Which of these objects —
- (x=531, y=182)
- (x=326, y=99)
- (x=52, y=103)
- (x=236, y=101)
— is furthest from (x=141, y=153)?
------------------------
■ Written exercise: Return every row above word for word, with no changes.

■ Correct answer:
Which of these objects —
- (x=531, y=182)
- (x=326, y=99)
- (x=52, y=103)
- (x=236, y=101)
— is furthest from (x=141, y=153)?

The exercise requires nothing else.